Collected data entries
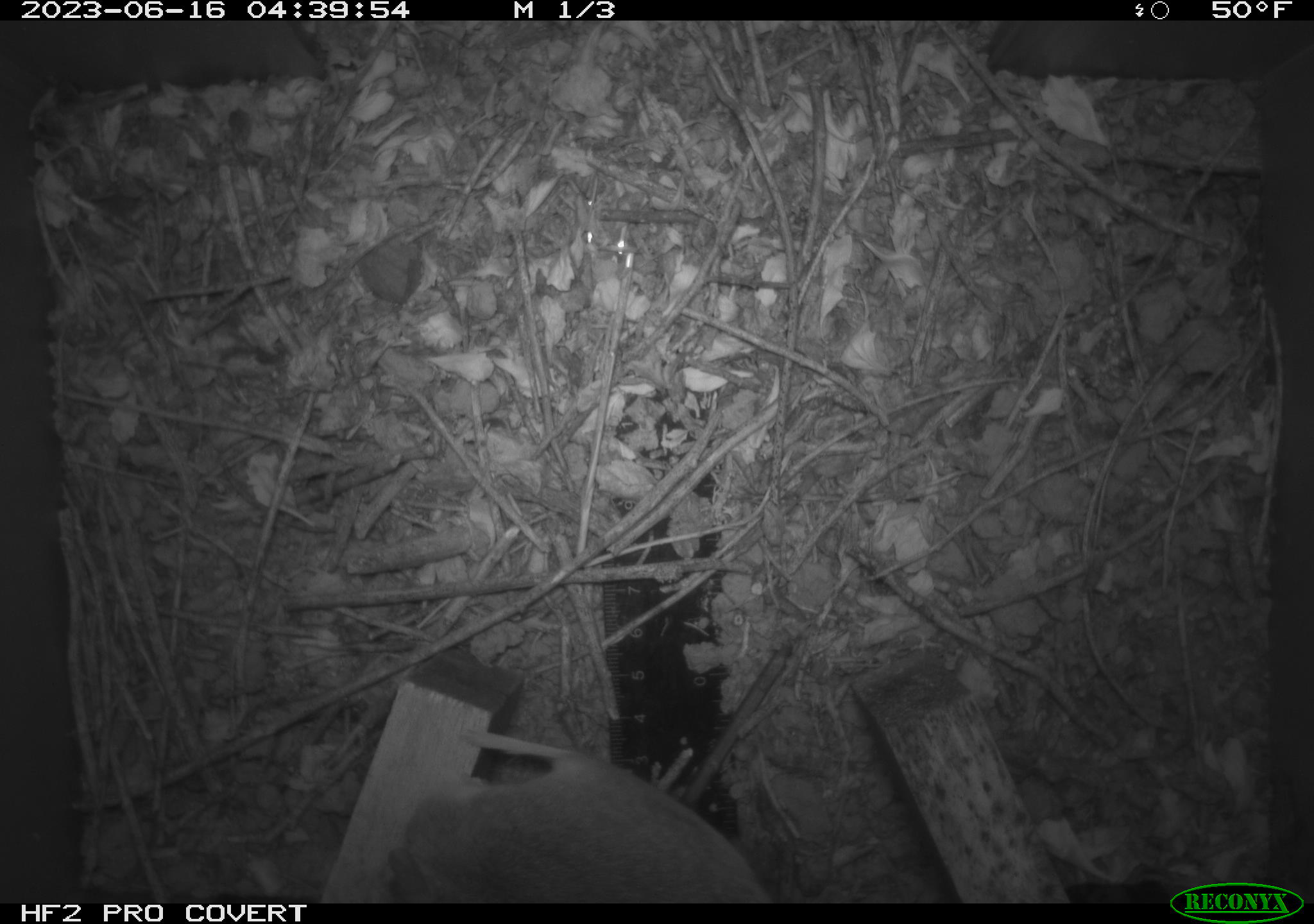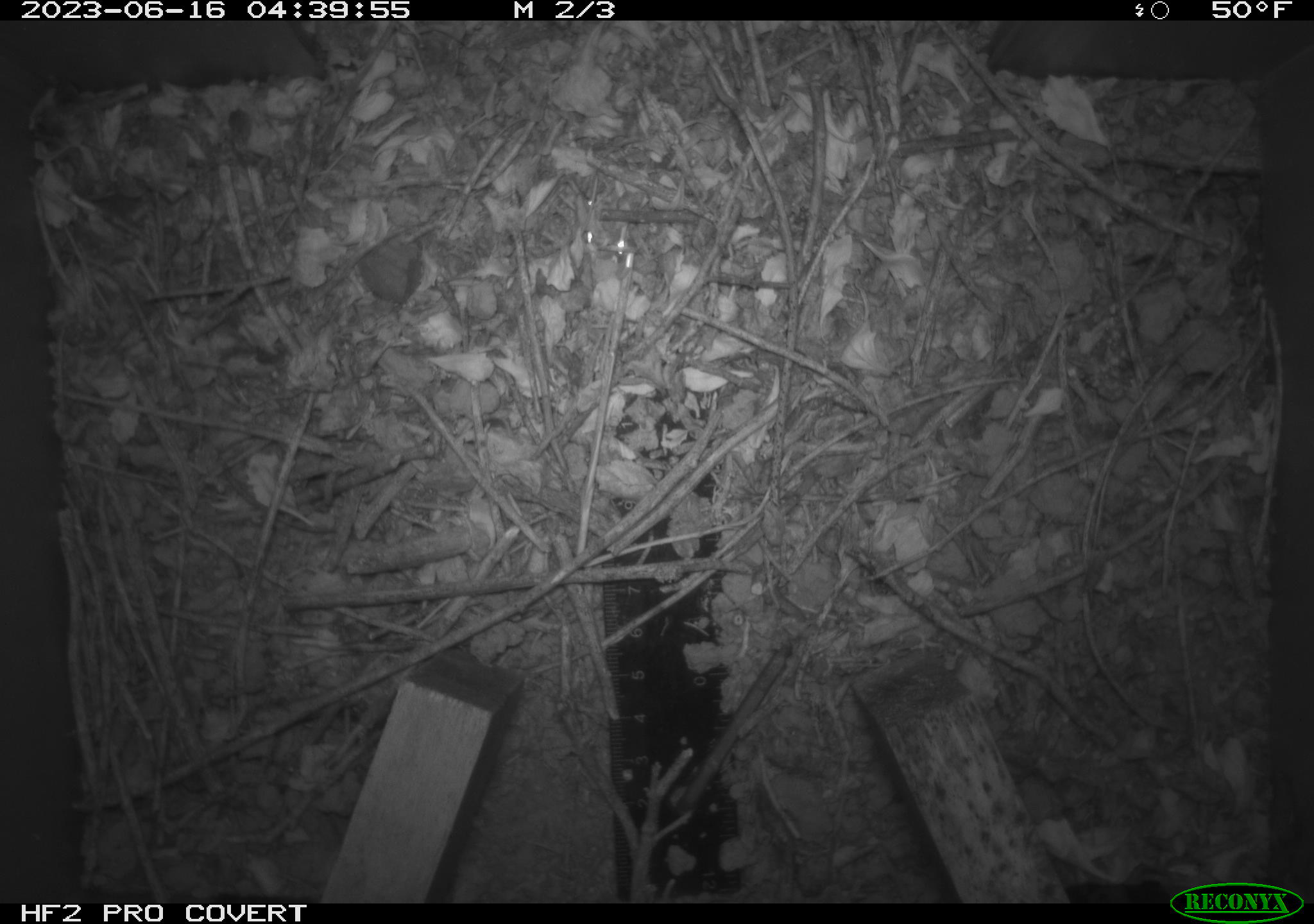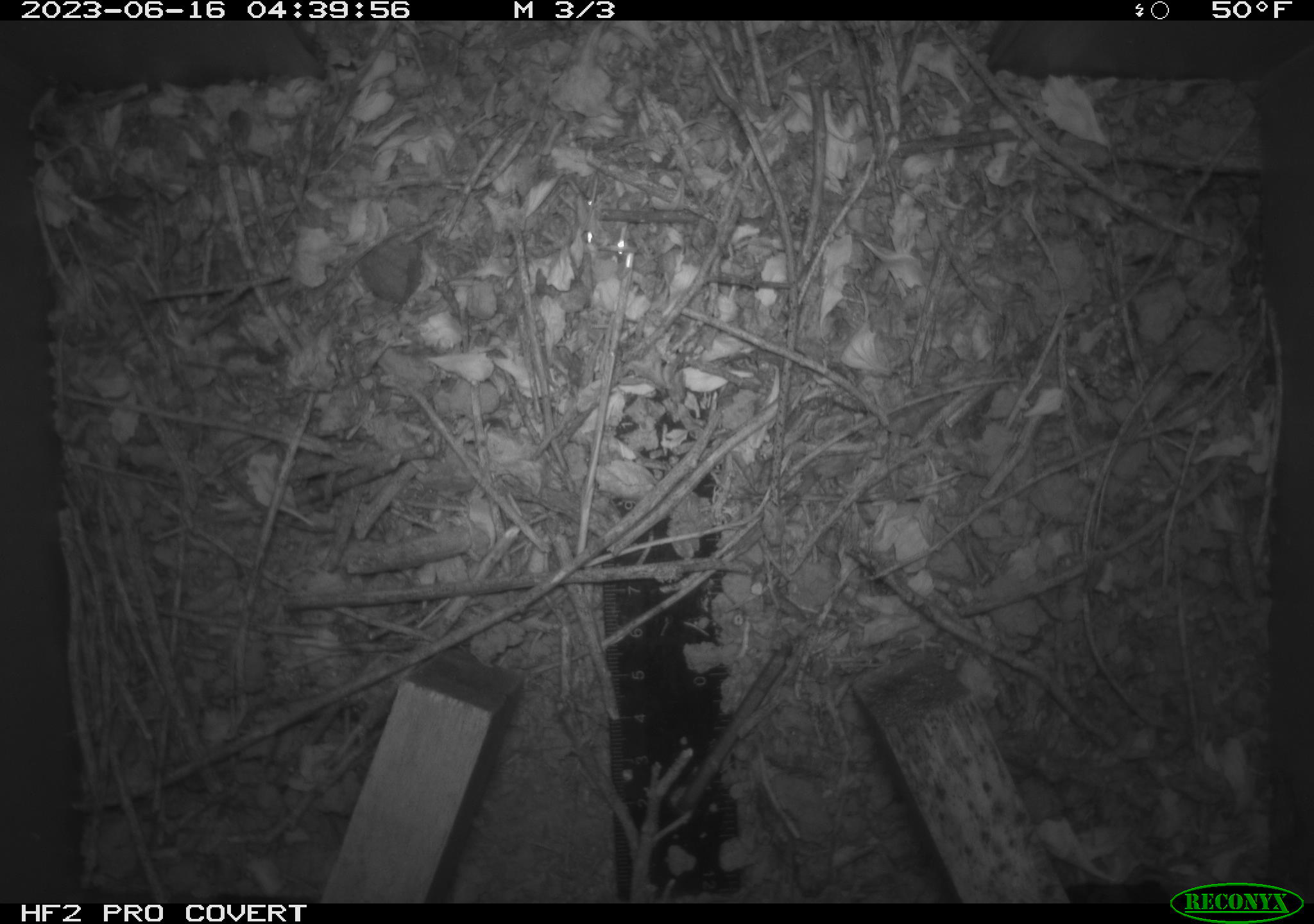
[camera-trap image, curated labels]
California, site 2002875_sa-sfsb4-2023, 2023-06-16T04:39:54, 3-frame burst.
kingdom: Animalia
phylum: Chordata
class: Mammalia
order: Rodentia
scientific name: Rodentia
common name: mouse species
Mouse species (Rodentia).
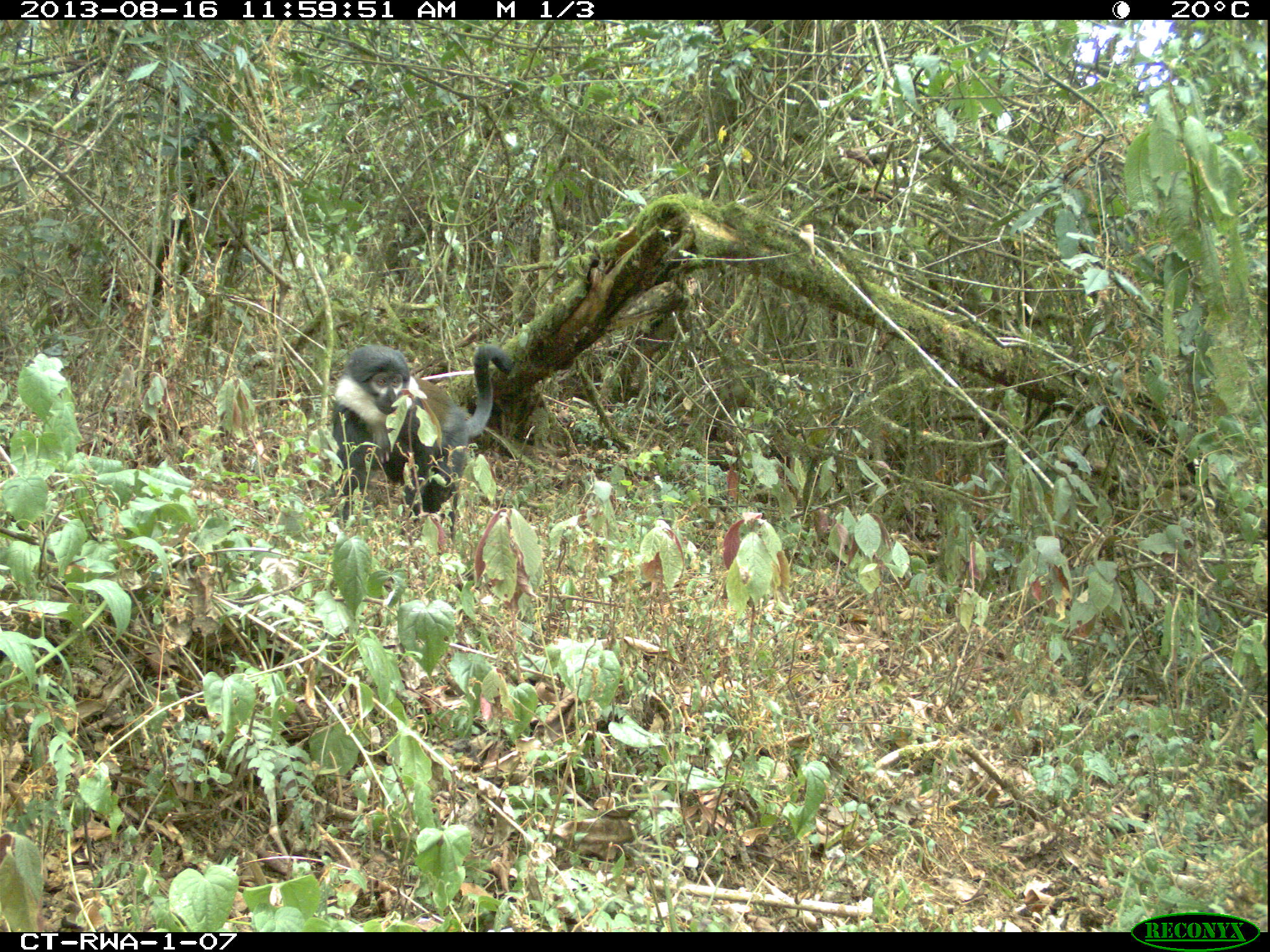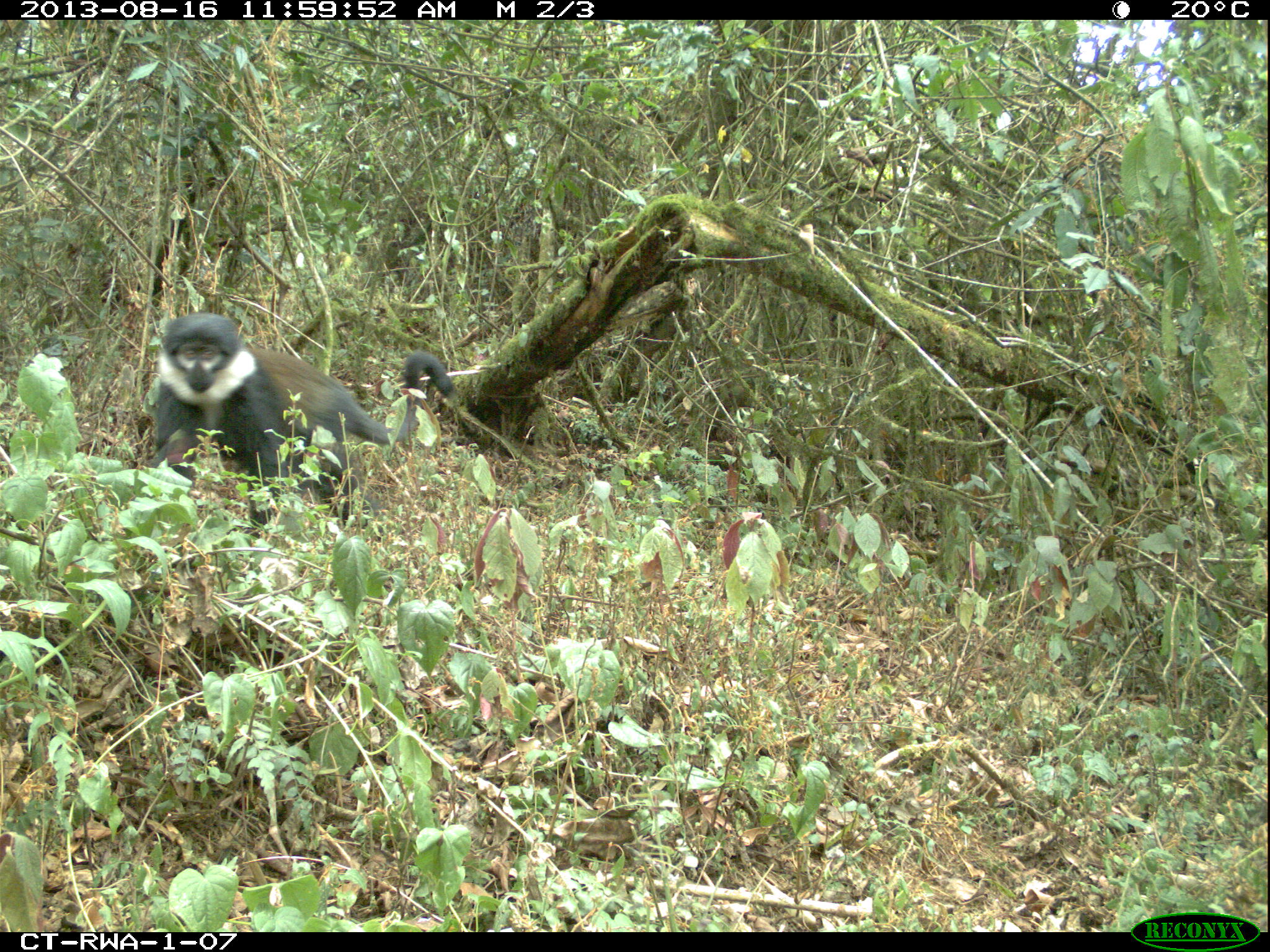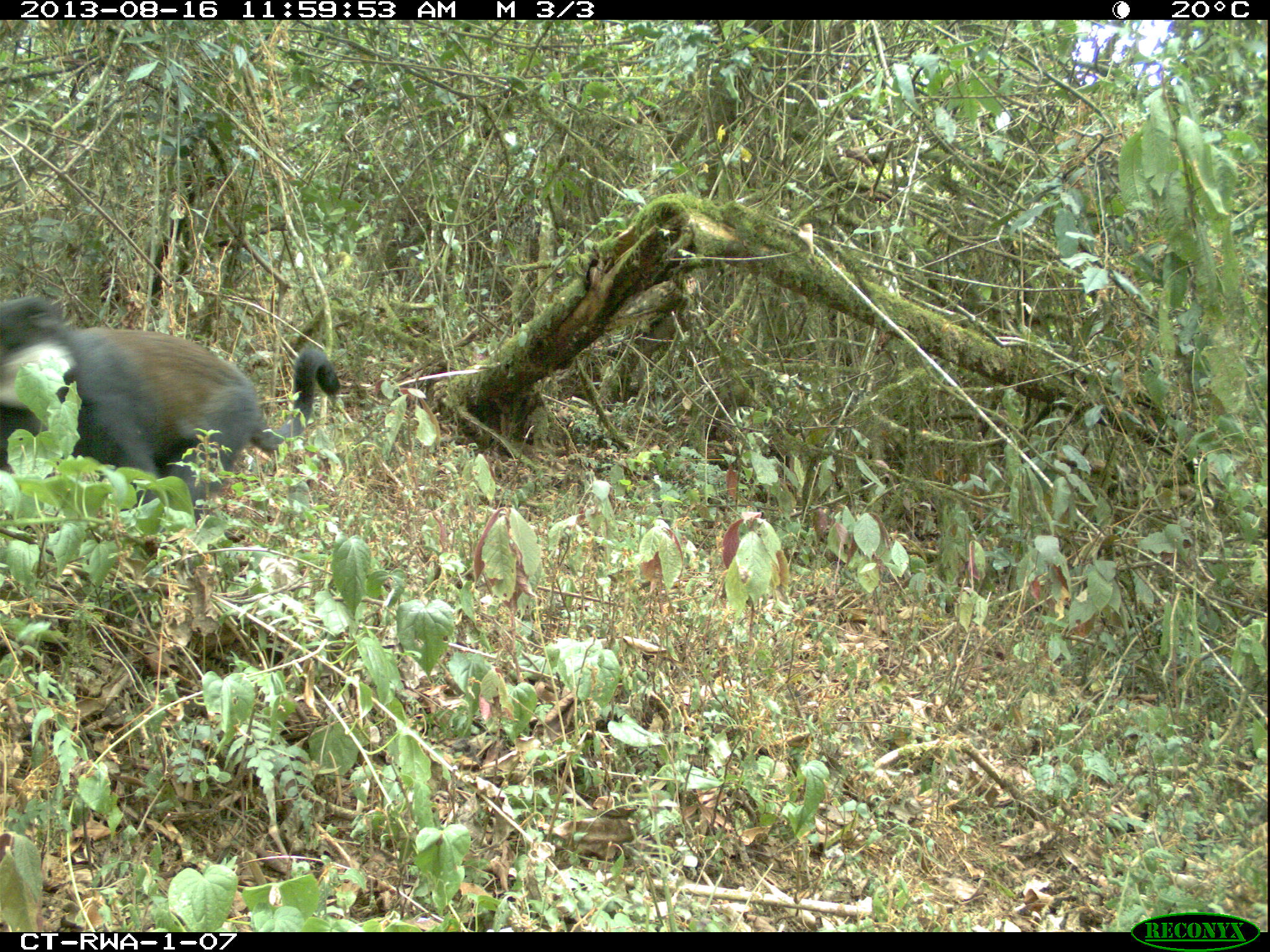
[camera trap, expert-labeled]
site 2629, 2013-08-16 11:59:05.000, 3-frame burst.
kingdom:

*Directions*
Please copy exactly the lines from the one containing "kingdom: Animalia" through the last line of the records above, both included, and leave out any pictures.

*Output for this task*
kingdom: Animalia
phylum: Chordata
class: Mammalia
order: Rodentia
scientific name: Rodentia
common name: mouse species
Mouse species (Rodentia).
[camera trap, expert-labeled]
site 2629, 2013-08-16 11:59:05.000, 3-frame burst.
kingdom:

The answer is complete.